Fra i farmaci antiaggreganti inibitori del recettore del trombossano A2 (TXA2) e della sintesi dello stesso ritroviamo la picotamide (Plactidil®). Si tratta di un principio attivo somministrato per via orale che è in grado di espletare la sua attività antiaggregante piastrinica attraverso due meccanismi d'azione:

  • Inibisce la trombossano-sintetasi (enzima che converte la PGH2 in TXA2), impedendo perciò la sintesi di TXA2;
  • Blocca i recettori piastrinici del TXA2, ostacolando l'aggregazione piastrinica.

L'uso della picotamide è indicato soprattutto nel trattamento di disordini tromboembolitici in cui è necessaria un'inibizione della reattività piastrinica.

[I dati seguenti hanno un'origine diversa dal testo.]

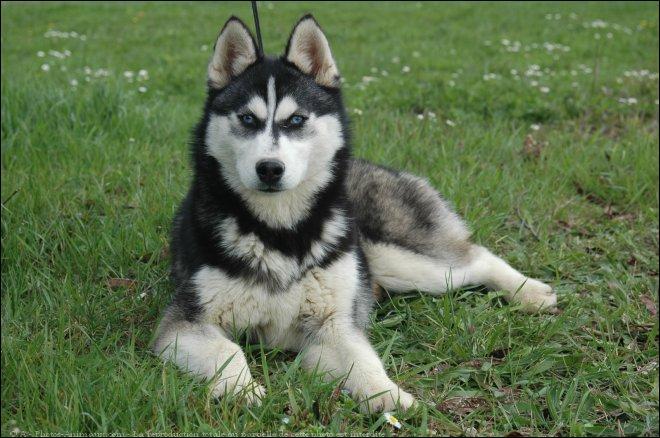 Quelle race de chiens est-ce ?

La somministrazione avviene per via orale e i principali effetti collaterali consistono nell'insorgenza di disturbi gastrointestinali.

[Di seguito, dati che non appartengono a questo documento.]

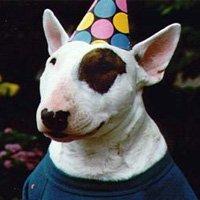 Dog Eat Dog парти на 1-ви май с безплатен билет за концерта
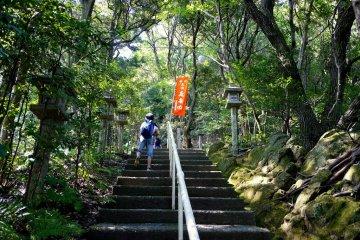<p>Endless stone steps</p>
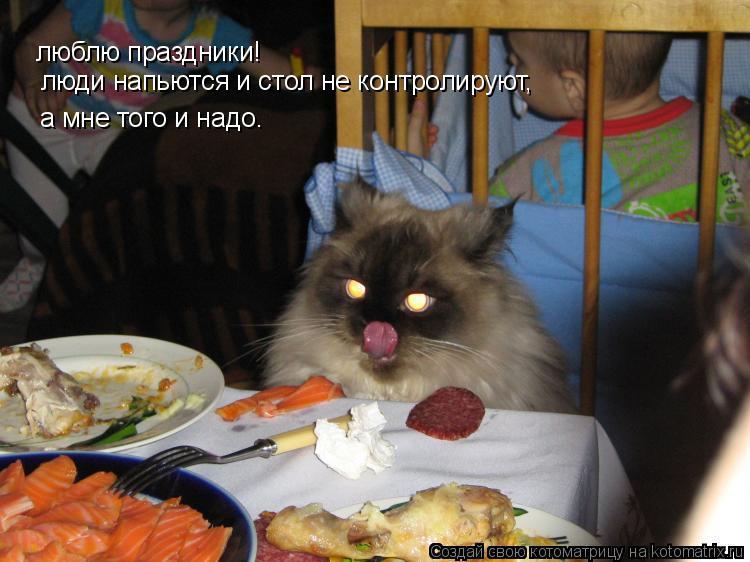 Котоматрица: люблю праздники! люди напьются и стол не контролируют, а мне того и надо.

Farmaci Antiaggreganti Inibitori del Recettore PAR-1della Trombina

Il vorapaxar (Zontivity®) è un farmaco antiaggregante che agisce inibendo il recettore della trombina PAR-1.

La trombina, legandosi al recettore PAR-1, lo attiva favorendo la coagulazione del sangue. Non a caso, si ritiene che l'attivazione di questo tipo di recettore sia implicata nell'insorgenza della trombosi. L'inibizione del recettore PAR-1, pertanto, ostacola l'attivazione indotta dalla trombina, quindi la formazione del trombo.

Fra i principali effetti indesiderati indotti dal vorapaxar, ricordiamo: anemia, emorragia, ecchimosi, ematomi, gastrite ed ematuria. Il principio attivo in questione è somministrato per via orale.

Controindicazioni

Quando i Farmaci Antiaggreganti Non devono essere Utilizzati?

Dal momento che i farmaci antiaggreganti comprendono una vasta gamma di principi attivi, ciascuno con un proprio meccanismo d'azione e un proprio "bersaglio", le controindicazioni al loro impiego possono variare anche di molto in funzione del farmaco utilizzato. Tuttavia, è possibile affermare che l'uso di tutti o comunque della maggior parte dei farmaci antiaggreganti è generalmente controindicato:

  • In caso di ipersensibilità nota al principio attivo o ad uno qualsiasi degli eccipienti contenuti nella specialità medicinale che si deve impiegare;
  • In pazienti affetti da grave compromissione epatica;
  • In pazienti affetti da patologie o che si trovano in particolari condizioni capaci di predisporre all'insorgenza di emorragie.

Nota Bene

Per informazioni più dettagliate circa indicazioni terapeutiche, avvertenze, interazioni farmacologiche, posologia e modo d'uso, utilizzo in gravidanza e durante l'allattamento, effetti collaterali e controindicazioni dei farmaci antiaggreganti, si rimanda alla lettura della specialità medicinale prescritta dal medico che si deve utilizzare.